As an asexual and aromantic person, this encomium of friendship is a welcome contrast to the insistence much of our society makes that romance is at the pinnacle of a relationship hierarchy that relegates friendship to a lower tier. The whole extended metaphor of this book is meant to push back against the Prince Charming narrative that we feed women from birth: you will find the One; he will be a man; he will sweep you off your feet and take care of you—and if that doesn’t happen, it’s because you did something wrong, because you are broken, because it’s your fault. When I thought I was a man, this narrative smothered me because there was no one of any gender I cared to sweep off their feet—I was content being “just friends” (even though there should be no just about it). Then I met this close friend I mentioned, and she became this amazing, platonic presence in my life that made me feel even more whole than I was without her. She knew me before I realized I was trans; she accepted me the moment I came out to her.

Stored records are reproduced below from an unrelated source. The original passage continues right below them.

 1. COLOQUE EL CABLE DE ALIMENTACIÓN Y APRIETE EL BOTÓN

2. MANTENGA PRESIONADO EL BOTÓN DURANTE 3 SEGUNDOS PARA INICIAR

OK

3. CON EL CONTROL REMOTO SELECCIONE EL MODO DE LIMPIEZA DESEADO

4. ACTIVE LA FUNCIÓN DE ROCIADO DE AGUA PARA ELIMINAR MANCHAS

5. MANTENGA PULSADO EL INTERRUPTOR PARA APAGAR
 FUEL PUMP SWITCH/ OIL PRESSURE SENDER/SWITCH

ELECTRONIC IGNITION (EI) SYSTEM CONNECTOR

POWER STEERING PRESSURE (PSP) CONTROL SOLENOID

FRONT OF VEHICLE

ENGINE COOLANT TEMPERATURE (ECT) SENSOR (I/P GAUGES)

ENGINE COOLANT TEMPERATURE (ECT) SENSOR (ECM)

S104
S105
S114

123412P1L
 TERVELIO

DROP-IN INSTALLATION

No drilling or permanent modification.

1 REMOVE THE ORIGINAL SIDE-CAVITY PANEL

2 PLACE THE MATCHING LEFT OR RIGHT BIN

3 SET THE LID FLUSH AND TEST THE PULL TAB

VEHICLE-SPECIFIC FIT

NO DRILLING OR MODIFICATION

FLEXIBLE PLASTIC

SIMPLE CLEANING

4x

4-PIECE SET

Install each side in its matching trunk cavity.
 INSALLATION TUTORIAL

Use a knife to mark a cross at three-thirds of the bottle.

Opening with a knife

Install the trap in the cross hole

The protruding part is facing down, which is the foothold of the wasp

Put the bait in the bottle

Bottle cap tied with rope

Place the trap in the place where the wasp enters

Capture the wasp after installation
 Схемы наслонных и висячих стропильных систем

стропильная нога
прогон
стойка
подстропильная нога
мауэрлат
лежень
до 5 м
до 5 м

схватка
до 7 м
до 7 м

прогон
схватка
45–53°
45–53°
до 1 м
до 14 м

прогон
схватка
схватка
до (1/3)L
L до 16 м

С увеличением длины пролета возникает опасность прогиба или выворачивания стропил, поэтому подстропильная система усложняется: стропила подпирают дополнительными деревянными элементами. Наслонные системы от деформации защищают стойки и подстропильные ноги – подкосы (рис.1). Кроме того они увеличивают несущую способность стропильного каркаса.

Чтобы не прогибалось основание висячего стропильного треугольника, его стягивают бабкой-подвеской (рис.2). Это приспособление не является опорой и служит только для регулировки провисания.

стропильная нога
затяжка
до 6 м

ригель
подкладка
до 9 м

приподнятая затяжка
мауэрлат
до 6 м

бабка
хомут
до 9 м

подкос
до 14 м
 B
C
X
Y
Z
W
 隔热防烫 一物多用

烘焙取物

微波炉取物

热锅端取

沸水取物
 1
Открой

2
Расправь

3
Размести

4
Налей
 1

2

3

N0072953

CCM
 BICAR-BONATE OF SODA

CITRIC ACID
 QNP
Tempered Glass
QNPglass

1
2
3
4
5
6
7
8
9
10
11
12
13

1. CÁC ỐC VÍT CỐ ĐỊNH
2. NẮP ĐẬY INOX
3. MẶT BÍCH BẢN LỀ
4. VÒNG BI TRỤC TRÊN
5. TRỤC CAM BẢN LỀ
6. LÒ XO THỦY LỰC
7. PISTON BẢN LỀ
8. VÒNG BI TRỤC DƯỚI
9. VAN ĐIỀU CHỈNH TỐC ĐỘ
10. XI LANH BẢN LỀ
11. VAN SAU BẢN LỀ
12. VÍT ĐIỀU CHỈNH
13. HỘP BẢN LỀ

As I gradually found myself, our friendship revealed itself as the female friendship it has always been. The poem I quoted above works for me because in many ways I am the one who fiercely wants to protect her, from her relationship woes as well as other knocks in life—but ours is a reciprocal relationship, and equally one might say she desires to fiercely protect me, both in terms of my vulnerability as a trans woman but also in general simply as my friend. I feel that word “unearthly” so hard. I often struggle with language to describe our friendship, for I feel that it transcends what most friendships (even best friendships) have, having qualities that a romantic relationship might without the actual, you know, romance. So I appreciate Lovelace attempting to convey those types of feelings of connection.

In the end, this is a poetry collection that is beautiful on every level. Structurally, stylistically, and content-wise, I appreciate all of it. Take it from me as a reluctant reader of poetry, as someone who does not much enjoy grappling with metre and metaphor, symbols and scansion—these poems spoke to me in a way poetry doesn’t often achieve. I’m glad that such powerful messages found their way into my life, that they help articulate and remind me of the powerful friendships I have, and of the power I have within myself.